Now your cluster will start at boot, and you can also start, stop, or restart it (and any other clusters you link into /etc/mongrel_cluster) with:

sudo /etc/init.d/mongrel_cluster {start|stop|restart}


NOTE/WARNING

There is a problem in mongrel_cluster that will prevent mongrels from starting up again if your machine (or mongrels) die ungracefully leaving stale pids. See http://www.ruby-forum.com/topic/105849

My better fix: Edit the /etc/init.d/mongrel_cluster bash script you installed above. Change line:

mongrel_cluster_ctl start -c $CONF_DIR

to:

mongrel_cluster_ctl start -c $CONF_DIR --clean

Note the addition of the --clean argument.

I know this works with mongrel 1.1.4 and mongrel_cluster 1.0.5. An earlier mongrel_cluster did not respect the --clean argument properly--and I found that having a simultaenous install of the earlier mongrel_cluster for some reason caused it to be used instead of the later one. gem isn't supposed to work that way. But best make sure you have no mongrel_clusters earlier than 1.0.5 installed.

SFX Configuration

Institute Feature

This only matters if you use the SFX institute feature. Umlaut sends a req.ip=[client ip] param, which SFX is supposed to use to treat the request as if it came from that IP, not umlaut's ip. That works if the req.ip matches an SFX institute. But if it does not match any institute, you want SFX to treat the request as if it did not match any institute. Instead it consults the actual umlaut server IP and connects THAT to an institute. This is bad.

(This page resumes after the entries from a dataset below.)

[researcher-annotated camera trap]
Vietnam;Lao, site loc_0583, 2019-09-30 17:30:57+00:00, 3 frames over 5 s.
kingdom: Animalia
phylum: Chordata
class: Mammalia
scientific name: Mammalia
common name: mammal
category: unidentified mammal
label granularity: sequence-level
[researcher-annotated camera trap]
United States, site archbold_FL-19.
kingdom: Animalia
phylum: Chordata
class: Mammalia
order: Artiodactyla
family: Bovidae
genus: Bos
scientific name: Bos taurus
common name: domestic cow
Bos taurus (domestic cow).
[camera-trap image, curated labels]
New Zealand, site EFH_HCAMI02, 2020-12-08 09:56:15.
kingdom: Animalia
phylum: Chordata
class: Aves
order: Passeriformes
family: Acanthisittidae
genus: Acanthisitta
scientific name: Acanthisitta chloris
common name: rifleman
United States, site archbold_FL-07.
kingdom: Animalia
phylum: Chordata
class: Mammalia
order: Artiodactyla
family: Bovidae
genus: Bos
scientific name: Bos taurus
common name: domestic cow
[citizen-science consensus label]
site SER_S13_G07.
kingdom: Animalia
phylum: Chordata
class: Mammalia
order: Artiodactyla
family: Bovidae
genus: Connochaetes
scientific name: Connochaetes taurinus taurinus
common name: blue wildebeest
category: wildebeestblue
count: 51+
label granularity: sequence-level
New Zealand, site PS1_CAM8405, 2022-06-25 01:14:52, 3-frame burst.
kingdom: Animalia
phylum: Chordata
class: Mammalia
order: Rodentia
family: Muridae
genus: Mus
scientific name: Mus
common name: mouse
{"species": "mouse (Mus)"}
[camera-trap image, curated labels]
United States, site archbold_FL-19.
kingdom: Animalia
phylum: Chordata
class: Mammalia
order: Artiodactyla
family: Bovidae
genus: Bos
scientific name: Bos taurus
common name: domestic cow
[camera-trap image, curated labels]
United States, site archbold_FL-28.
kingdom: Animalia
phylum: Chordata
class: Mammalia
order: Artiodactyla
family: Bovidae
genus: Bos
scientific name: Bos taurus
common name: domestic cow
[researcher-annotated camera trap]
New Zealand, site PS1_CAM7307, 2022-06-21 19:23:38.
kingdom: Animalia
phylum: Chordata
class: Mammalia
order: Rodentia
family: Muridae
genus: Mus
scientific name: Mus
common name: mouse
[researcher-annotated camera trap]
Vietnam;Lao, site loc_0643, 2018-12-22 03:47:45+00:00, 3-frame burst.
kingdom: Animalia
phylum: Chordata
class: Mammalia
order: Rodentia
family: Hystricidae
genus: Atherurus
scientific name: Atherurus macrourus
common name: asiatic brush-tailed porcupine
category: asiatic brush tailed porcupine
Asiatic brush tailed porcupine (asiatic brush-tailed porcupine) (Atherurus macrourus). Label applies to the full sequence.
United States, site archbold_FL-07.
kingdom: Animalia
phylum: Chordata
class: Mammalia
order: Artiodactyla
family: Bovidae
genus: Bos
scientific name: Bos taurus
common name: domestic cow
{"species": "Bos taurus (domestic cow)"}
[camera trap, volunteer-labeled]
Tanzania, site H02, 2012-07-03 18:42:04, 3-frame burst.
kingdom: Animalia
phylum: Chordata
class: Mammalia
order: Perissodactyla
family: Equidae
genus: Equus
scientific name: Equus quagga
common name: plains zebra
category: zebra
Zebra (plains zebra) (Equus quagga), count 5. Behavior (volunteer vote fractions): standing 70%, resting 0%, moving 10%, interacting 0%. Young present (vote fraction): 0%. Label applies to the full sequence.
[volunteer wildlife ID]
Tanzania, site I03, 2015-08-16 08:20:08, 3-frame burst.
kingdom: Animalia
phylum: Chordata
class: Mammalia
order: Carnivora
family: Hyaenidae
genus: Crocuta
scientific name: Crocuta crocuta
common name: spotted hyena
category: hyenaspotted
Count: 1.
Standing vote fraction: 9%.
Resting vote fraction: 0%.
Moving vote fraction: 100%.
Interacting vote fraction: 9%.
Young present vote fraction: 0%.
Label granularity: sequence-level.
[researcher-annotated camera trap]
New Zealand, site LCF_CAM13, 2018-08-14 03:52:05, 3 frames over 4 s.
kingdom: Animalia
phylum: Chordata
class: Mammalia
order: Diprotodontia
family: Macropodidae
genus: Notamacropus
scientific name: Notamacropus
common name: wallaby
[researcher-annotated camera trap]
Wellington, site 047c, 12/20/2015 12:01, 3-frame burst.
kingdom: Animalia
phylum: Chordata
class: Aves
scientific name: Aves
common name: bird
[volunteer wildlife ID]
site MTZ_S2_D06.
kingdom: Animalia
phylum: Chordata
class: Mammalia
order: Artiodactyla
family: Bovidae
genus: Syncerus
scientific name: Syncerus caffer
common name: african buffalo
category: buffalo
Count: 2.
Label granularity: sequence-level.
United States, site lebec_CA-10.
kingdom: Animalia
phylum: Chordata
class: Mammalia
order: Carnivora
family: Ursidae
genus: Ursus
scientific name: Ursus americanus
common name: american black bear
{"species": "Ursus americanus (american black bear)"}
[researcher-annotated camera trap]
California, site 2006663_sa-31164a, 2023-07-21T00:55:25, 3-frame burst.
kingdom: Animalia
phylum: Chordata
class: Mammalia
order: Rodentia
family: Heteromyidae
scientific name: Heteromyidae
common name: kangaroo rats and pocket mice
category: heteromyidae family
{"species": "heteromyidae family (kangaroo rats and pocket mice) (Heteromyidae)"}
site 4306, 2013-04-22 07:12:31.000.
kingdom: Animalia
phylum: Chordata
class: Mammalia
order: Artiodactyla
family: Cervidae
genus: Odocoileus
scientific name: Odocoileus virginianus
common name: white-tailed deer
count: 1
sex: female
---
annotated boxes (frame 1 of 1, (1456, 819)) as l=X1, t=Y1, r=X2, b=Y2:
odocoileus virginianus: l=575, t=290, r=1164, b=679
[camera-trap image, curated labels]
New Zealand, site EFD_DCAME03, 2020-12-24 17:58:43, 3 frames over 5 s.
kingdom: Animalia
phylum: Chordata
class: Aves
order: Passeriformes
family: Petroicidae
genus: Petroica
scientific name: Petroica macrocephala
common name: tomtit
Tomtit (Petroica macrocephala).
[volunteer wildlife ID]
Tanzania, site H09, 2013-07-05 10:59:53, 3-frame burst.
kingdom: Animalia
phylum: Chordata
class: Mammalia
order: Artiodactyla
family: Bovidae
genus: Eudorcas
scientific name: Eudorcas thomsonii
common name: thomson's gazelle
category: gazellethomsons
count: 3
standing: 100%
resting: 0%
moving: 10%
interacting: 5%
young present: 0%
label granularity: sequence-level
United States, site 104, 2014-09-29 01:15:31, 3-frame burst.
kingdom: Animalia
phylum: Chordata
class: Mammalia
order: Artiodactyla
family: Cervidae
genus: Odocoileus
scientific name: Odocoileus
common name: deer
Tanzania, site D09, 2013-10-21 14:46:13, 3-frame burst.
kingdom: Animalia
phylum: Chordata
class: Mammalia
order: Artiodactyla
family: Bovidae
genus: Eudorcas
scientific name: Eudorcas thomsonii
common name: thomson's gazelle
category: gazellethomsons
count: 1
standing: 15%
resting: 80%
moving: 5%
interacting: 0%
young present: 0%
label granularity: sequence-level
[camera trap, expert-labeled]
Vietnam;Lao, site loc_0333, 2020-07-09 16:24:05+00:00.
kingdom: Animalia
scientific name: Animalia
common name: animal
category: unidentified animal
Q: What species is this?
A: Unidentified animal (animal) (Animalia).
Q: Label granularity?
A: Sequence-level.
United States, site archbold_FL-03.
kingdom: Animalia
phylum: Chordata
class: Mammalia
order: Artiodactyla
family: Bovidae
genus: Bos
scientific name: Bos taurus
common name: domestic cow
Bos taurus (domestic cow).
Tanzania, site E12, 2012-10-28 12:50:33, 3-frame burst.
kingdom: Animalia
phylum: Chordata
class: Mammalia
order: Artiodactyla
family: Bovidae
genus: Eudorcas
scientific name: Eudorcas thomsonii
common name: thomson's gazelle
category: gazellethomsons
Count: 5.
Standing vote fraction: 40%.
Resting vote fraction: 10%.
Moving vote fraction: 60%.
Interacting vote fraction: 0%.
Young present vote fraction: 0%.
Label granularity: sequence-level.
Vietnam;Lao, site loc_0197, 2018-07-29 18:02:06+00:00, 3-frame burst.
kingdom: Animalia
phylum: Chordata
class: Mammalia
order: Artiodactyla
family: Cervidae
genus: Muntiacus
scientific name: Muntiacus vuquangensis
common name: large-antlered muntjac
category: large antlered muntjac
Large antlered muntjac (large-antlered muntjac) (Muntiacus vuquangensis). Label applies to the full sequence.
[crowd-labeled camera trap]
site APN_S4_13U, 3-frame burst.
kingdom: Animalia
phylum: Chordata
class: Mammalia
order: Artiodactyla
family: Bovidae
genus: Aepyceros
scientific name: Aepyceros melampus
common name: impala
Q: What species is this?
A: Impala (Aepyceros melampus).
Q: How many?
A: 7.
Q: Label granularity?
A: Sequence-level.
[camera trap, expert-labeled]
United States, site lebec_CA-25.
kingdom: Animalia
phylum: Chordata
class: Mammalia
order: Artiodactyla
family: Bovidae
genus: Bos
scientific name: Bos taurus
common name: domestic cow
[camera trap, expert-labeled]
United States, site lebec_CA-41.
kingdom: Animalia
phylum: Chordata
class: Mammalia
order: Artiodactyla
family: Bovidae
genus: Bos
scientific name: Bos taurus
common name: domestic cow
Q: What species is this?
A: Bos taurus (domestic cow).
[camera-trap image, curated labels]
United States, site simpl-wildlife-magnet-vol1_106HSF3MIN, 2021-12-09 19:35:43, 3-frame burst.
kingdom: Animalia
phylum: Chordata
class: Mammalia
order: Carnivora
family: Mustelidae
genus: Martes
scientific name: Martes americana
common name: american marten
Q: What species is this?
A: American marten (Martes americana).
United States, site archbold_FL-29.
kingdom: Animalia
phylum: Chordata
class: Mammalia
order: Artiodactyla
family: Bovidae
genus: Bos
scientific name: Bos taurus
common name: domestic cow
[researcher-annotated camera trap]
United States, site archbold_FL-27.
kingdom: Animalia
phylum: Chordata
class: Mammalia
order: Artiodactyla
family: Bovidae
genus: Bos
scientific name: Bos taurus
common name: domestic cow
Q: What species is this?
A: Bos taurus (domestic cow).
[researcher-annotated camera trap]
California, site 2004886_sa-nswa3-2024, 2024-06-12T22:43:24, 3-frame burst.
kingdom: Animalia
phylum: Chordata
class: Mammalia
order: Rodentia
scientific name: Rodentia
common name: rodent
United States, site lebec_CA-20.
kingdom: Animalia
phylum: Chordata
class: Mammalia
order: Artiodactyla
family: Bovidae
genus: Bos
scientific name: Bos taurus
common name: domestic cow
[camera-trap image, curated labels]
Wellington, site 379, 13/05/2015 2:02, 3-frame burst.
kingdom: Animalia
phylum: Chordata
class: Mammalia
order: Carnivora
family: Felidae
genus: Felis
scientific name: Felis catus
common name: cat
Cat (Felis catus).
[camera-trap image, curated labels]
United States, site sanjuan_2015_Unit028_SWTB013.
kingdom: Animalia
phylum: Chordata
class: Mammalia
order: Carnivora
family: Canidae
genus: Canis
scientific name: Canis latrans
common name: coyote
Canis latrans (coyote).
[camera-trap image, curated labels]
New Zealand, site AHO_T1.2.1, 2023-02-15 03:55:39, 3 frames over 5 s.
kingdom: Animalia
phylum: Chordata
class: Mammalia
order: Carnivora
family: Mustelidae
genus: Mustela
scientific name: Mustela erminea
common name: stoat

As a work around, define an institute in SFX that is listed first alphabetically (eg, "aaa_umlaut_server") that matches the Umlaut server's IP address(es). Now if req.ip doesn't match anything, SFX will decide the request matches "aaa_umlaut_server" institute--which won't effect anything, will be treated just like a non-local address--instead of matching on umlaut server address which might match a wrong institute.

This bug has been reported to Ex Libris.